The result of the ontology population stage is thus a set of keywords associated with each class, each of which has a score indicating the degree of its relevance (see Table 1). There is some overlap because occasionally the same keyword appears in a higher-level class and one (or more) of its subclasses. Preferred terms are automatically generated from the class label and are usually similar to, or the same as, the class name itself. Key terms are the additional terms manually generated by experts, or which come from other knowledge sources such as DBpedia. Both are considered to be high quality (though they are also manually checked), are used as input for the term enrichment process, and are given a higher weighting during the annotation process. Project terms come from existing project keyword classifications. Generated terms are those created by the term extraction tool, while enriched terms come from the automatic enrichment process. These may be of lower quality and get a lower weighting.
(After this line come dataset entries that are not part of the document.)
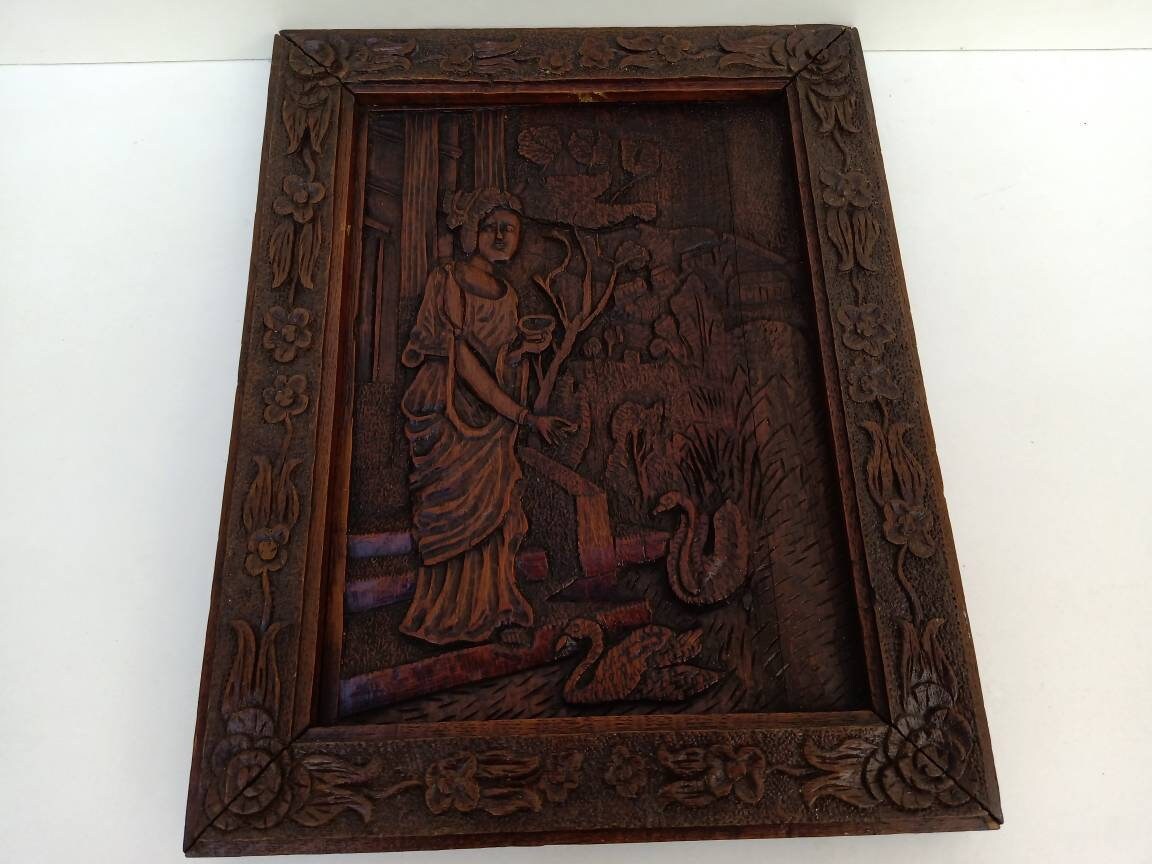 Antique Chinoiserie Sculpté à La Main Panneau de Suspension Murale Paysage, avec Geisha Fille et Cyg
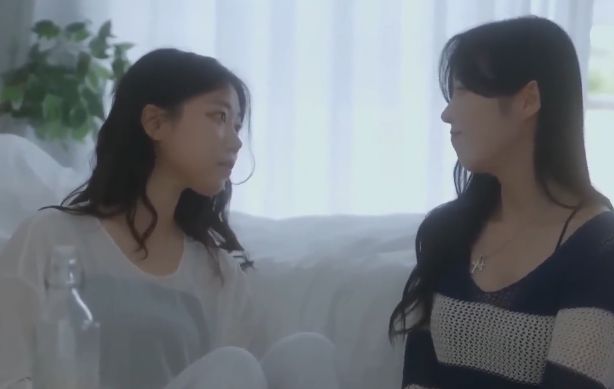 红色耳语封面
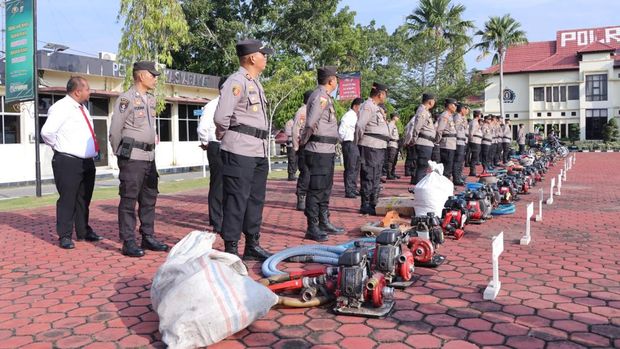 Polres Rohil menggelar apel kesiapsiagaan karhutla.
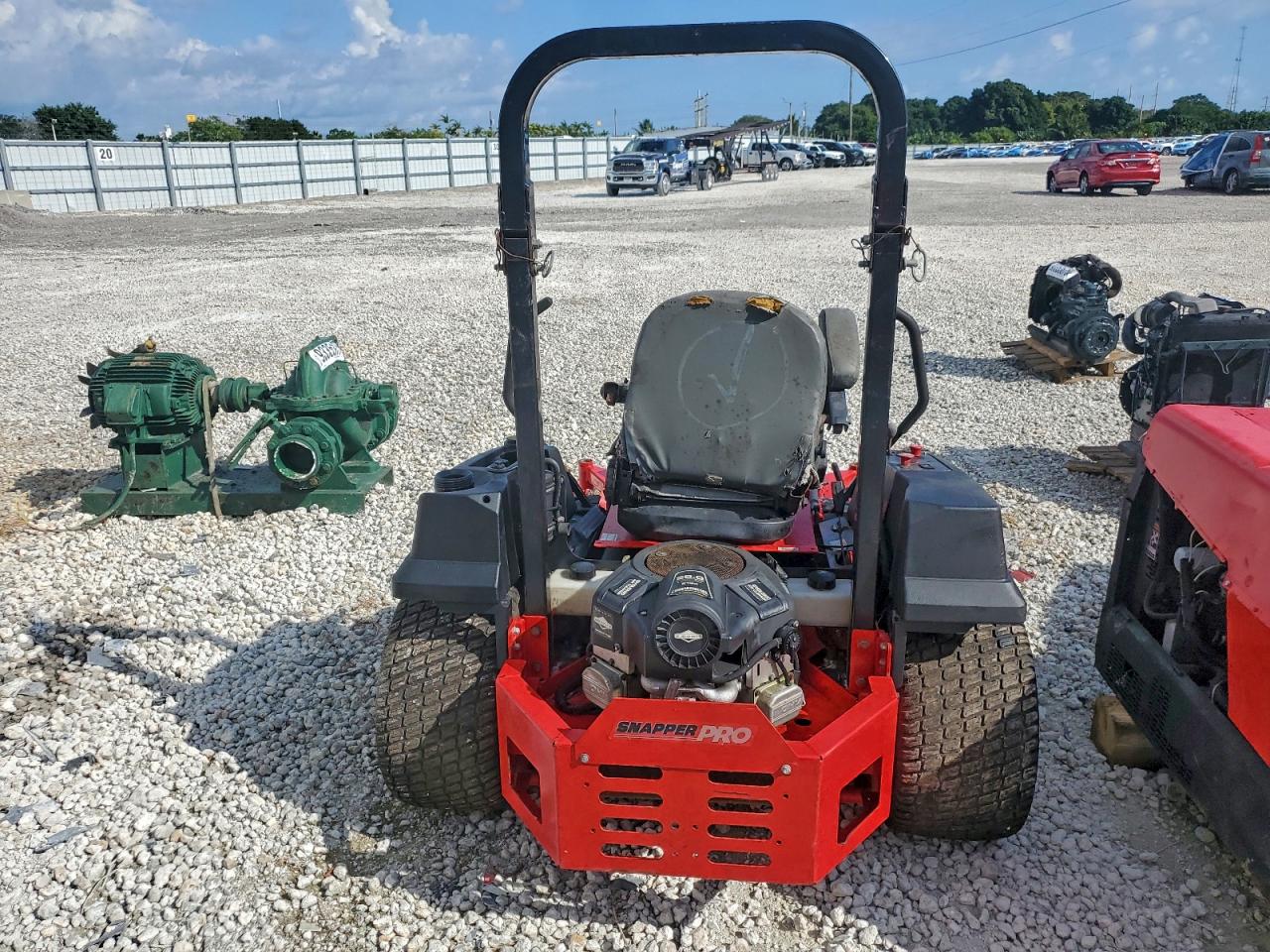 Lot #3302878917 2015 SNAP LAWNMOWER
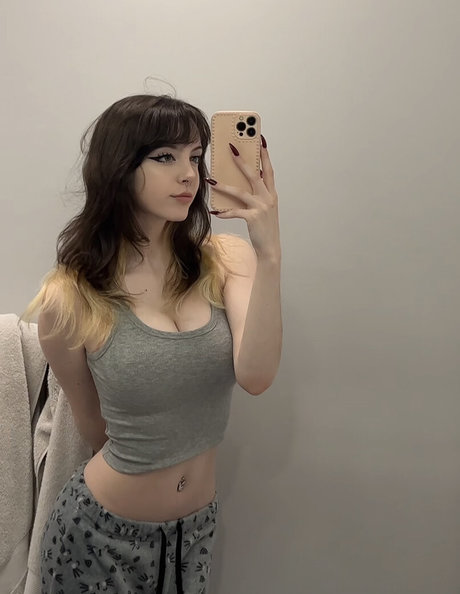 emiki28 pornstar art images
Table 1 Number of each type of keyword for the high-level topics
Document classification
Our data sources comprise three major datasets on S&T made available within the RISIS H2020 infrastructure projectFootnote 6: the Web of Science version at CWTS, University of Leiden (about 30 m publications), the PATSTAT version at IFRIS in Paris (2.37 m patents), and the EUPRO database of European Framework Programme projects (67,475 projects), all from the period 2000–2017. The annotation links each data element (e.g. a project) with the relevant topic(s) in the ontology, so that indicators can be built around them. The amount of data that can be annotated is restricted only by time and processing power, and annotation time can be reduced by adding extra threads to the processing.
Due to availability and licensing restrictions, we only have access to titles, abstracts and some internal classification (such as IPC classes for patents). This limits data available for training, and might affect the matching of keywords, as previous findings have shown that while the abstract has the best ratio of keywords, neglecting the rest of the paper might lead to the omission of important relevant terms (Shah et al. 2003). We also currently only consider documents in English, which limits the patent collection.
Our classifier takes documents as input and returns information about the class(es) to which each is linked, along with a score, based on (i) the weight of that keyword for that class (preferred terms have a higher score, as do terms ranked close in similarity to these); (ii) the combination of keywords found in the document using PMI calculations from the ontology population stage; (iii) subclass boosting, whereby keywords belonging to a more specific class in the ontology are preferred over more general ones.
The classification process assigns multiple possible topics to each document. Thresholds are used to decide which of the topics are most relevant, as the ontology is used to build aggregated indicators at the regional and/or topical level. This is a typical expert-based task that involves manual checking of classified documents and distribution analysis to find a reasonable balance between recall and precision. Different approaches for thresholding have been tested, resulting in a simple criterion assigning documents to classes with a score above the median of the whole set of documents, which works reasonably well, but there is admittedly room for fine-tuning the scoring approach in the future.